INSTRUCTIONS TO FOLLOW:
Answer these questions from the passage below about the family on Clifton Avenue.
1. How many years forward does the story jump after the tragedy?
2. What subject does Eloise teach, and where?
3. What invitation has Claire accepted?

*** PASSAGE SHOWN ***

After the tragedy sets the story in motion, Stewart flashes forward 16 years to the present day life of this accidental family. All still live together on Clifton Avenue; no one is in a committed relationship with a significant other. All struggle with professional uncertainty. Eloise, now 45, forfeited Harvard, teaches history at a local college, and is involved in a secret relationship; 28-year-old Theo procrastinates over her Ph.D. dissertation “about location and identity” and pines for one of Eloise’s colleagues; 26- year old Josh, in retreat from a bad break up and modest fame and success as an indie rock musician, works as a marketer. Nineteen-year-old Claire, the family baby, has accepted an invitation to join a ballet company in New York and appears about to fly the family nest and escape the magnetic force field of the house on Clifton Avenue.

*** End of PASSAGE SHOWN ***
*** DATA SECTION ***

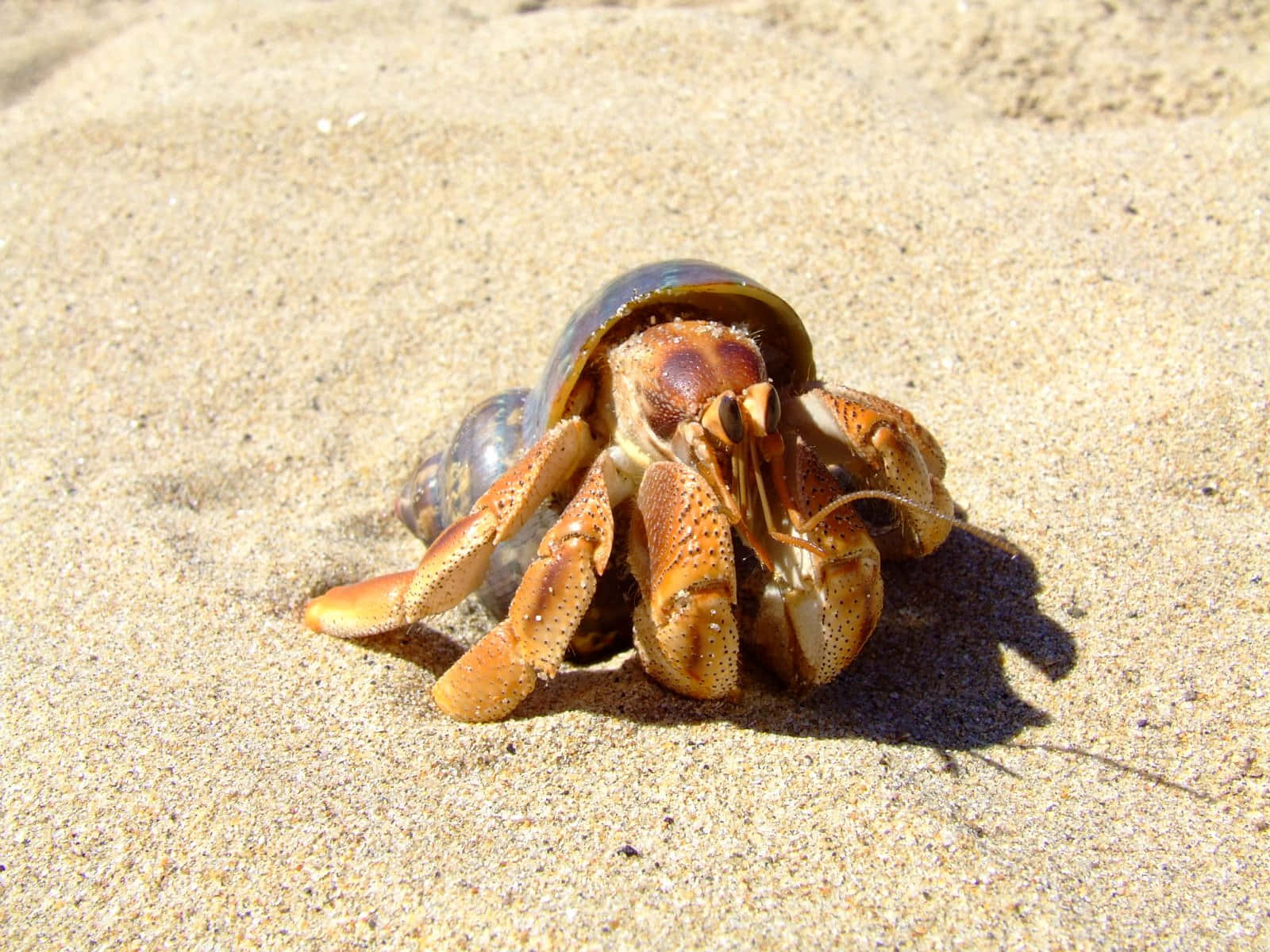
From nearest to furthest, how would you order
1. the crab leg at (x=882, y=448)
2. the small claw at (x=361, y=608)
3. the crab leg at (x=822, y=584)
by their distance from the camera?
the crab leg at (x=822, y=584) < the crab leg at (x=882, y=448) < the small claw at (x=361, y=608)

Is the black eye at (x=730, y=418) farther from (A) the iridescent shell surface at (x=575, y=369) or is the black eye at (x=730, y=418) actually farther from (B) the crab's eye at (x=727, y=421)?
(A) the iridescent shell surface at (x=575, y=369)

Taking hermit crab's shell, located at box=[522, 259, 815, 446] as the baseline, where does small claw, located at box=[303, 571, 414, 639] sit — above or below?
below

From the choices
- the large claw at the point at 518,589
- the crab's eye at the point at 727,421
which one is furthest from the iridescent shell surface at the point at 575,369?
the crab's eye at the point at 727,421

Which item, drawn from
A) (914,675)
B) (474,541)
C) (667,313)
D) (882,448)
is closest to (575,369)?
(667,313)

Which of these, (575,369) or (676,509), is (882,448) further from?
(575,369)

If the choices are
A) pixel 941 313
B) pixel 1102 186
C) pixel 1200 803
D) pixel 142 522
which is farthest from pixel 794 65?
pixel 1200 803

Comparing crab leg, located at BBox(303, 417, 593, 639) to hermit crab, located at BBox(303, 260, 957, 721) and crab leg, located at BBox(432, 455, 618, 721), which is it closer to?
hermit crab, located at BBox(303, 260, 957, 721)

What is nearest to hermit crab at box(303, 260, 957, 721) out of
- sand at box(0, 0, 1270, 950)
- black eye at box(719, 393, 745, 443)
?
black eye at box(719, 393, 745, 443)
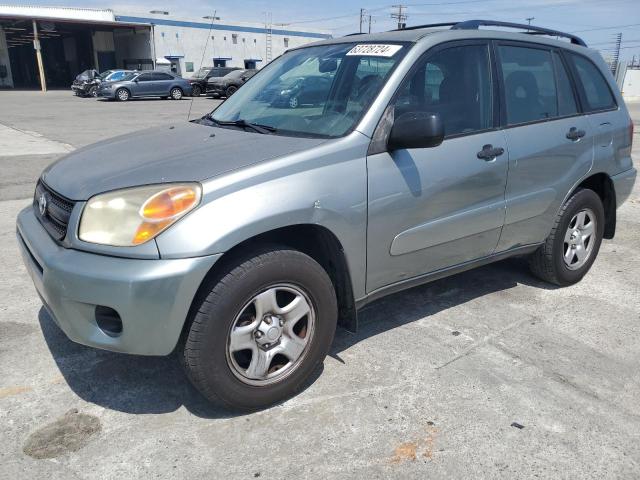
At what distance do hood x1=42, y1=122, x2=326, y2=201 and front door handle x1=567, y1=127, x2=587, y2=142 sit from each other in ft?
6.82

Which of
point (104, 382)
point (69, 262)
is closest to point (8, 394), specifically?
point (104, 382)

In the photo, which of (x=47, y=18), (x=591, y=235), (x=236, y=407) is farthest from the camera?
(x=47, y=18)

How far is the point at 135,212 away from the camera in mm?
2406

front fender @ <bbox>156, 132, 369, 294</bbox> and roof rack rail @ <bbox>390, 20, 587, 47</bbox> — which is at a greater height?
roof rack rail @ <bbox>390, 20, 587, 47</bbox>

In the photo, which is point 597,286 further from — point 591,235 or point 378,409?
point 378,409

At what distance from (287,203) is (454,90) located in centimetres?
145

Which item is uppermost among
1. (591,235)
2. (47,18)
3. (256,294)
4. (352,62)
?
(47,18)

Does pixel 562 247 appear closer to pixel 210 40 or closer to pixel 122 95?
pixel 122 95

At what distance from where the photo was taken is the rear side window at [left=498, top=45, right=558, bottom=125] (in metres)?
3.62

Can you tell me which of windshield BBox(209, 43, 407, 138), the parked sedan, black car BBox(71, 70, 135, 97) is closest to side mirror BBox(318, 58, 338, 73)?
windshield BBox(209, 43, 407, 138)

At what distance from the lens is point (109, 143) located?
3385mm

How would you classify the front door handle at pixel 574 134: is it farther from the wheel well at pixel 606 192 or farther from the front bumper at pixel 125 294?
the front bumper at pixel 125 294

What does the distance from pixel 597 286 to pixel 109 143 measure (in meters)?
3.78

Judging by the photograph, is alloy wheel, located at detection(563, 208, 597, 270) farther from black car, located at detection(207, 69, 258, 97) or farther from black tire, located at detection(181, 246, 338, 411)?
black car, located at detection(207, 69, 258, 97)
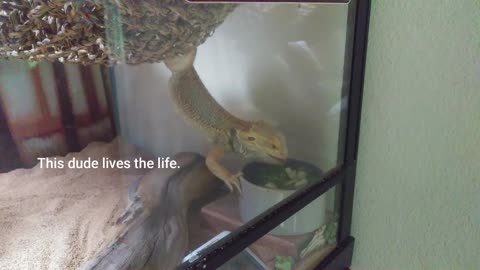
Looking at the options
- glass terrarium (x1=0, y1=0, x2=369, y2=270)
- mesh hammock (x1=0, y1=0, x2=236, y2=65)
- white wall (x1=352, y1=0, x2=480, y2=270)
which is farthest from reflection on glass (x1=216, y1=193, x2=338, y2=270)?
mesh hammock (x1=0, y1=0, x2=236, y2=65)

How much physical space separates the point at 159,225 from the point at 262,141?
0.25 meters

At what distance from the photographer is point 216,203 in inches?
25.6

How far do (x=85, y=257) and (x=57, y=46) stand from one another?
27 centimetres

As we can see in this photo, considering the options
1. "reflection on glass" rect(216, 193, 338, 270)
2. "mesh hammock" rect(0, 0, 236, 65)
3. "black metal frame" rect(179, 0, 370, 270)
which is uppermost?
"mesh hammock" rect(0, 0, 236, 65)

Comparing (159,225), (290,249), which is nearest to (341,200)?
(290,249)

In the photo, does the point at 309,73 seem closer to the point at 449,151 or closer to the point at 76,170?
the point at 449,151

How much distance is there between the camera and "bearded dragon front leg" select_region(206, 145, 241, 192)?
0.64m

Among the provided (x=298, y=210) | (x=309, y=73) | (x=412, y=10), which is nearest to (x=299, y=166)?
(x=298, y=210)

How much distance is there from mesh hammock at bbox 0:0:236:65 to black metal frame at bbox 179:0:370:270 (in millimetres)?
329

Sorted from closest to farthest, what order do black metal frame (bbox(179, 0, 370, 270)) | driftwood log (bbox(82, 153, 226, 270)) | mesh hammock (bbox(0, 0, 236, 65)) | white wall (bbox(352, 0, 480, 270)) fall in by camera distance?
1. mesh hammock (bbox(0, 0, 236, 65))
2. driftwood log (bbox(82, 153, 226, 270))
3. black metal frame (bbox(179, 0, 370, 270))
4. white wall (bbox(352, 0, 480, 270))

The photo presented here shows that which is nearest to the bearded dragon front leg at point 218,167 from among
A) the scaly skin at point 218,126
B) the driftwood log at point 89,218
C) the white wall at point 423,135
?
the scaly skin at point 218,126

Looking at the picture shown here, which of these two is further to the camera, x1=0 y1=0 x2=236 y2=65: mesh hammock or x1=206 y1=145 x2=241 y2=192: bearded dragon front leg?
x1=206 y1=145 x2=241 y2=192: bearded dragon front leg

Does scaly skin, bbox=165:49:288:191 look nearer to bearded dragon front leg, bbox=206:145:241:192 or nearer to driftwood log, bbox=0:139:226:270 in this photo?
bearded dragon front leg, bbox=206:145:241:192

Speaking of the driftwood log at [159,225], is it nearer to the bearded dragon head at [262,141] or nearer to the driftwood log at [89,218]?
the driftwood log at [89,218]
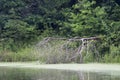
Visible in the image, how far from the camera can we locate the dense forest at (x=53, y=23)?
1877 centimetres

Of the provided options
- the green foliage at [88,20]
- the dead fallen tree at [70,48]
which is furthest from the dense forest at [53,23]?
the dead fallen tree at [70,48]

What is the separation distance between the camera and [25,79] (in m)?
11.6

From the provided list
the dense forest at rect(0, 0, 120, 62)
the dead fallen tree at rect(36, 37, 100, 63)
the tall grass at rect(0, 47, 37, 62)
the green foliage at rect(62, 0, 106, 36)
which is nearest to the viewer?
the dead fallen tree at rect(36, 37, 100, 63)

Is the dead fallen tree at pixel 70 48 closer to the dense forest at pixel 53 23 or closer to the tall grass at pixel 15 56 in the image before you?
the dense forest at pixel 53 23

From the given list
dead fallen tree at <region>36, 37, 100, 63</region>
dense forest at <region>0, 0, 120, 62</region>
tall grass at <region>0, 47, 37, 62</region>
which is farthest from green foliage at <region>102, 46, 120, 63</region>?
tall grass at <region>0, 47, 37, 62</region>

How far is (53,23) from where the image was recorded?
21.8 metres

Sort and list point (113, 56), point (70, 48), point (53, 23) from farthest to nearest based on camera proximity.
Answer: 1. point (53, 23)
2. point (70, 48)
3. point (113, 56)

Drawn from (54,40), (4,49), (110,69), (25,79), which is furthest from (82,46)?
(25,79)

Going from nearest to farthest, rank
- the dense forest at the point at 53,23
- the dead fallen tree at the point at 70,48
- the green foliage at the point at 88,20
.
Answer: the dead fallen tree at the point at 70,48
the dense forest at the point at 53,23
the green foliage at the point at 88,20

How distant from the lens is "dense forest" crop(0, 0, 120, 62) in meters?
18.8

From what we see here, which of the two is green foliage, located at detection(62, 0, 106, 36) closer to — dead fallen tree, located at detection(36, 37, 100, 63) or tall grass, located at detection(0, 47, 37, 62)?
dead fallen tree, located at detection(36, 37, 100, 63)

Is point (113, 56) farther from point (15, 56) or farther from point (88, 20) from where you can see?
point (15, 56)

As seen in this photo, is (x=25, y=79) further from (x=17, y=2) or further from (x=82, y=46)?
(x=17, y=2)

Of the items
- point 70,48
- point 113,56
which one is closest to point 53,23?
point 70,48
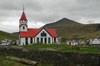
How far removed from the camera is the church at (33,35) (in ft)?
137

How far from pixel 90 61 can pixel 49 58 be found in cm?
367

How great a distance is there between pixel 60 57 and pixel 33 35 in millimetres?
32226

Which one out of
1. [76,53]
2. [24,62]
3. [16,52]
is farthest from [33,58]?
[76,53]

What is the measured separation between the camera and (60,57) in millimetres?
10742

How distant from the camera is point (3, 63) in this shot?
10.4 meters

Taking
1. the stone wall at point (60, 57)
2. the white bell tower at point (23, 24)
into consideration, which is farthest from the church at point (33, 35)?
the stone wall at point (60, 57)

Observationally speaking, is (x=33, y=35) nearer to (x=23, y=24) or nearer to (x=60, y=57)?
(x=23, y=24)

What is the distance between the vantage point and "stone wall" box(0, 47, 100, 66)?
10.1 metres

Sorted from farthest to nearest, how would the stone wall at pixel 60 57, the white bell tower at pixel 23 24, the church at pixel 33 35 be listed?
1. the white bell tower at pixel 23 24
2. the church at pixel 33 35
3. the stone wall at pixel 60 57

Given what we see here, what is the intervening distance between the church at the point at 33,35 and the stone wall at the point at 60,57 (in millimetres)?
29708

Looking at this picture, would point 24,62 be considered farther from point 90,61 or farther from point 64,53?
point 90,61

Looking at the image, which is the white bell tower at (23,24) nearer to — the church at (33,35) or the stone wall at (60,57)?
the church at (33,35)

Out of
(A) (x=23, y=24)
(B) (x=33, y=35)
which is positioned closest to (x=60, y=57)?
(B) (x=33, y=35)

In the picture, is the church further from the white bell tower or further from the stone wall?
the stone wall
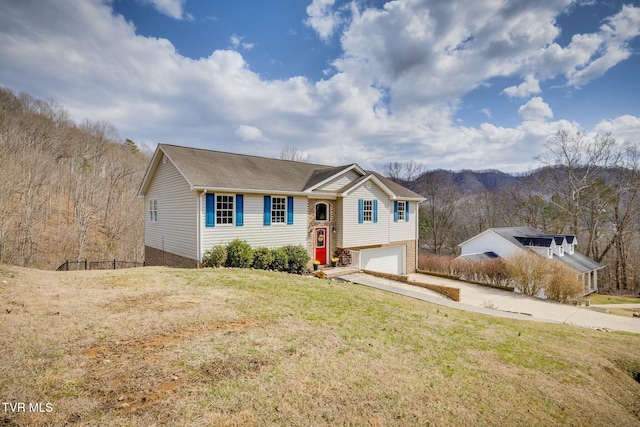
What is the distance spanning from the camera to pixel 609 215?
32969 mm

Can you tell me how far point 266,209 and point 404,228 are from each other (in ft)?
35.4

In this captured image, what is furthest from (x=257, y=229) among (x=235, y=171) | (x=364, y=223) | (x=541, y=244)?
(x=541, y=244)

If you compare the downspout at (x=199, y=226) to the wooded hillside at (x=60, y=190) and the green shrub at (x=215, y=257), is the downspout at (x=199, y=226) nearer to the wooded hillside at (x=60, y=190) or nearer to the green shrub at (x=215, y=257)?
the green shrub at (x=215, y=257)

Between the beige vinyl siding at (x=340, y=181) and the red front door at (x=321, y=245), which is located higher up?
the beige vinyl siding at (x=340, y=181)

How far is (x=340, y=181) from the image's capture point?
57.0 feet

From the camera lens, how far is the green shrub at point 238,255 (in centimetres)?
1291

*** End of DATA SECTION ***

WORKED SOLUTION:
1. 16 years.
2. History, at a local college.
3. An invitation to join a ballet company in New York.